(Task directions)
Rewrite the rows below, replacing "farthest" with "most distant" and leaving everything else unchanged.

(Entries shown)
---+---
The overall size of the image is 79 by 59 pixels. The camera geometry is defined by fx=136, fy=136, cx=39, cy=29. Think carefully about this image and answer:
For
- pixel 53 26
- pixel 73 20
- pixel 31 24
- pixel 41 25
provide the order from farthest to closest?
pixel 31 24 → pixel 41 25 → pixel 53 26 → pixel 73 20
---+---
(Answer to this task)
The overall size of the image is 79 by 59 pixels. The camera geometry is defined by fx=136, fy=136, cx=39, cy=29. Think carefully about this image and answer:
For
- pixel 53 26
- pixel 73 20
- pixel 31 24
- pixel 41 25
provide the order from most distant to closest?
pixel 31 24 → pixel 41 25 → pixel 53 26 → pixel 73 20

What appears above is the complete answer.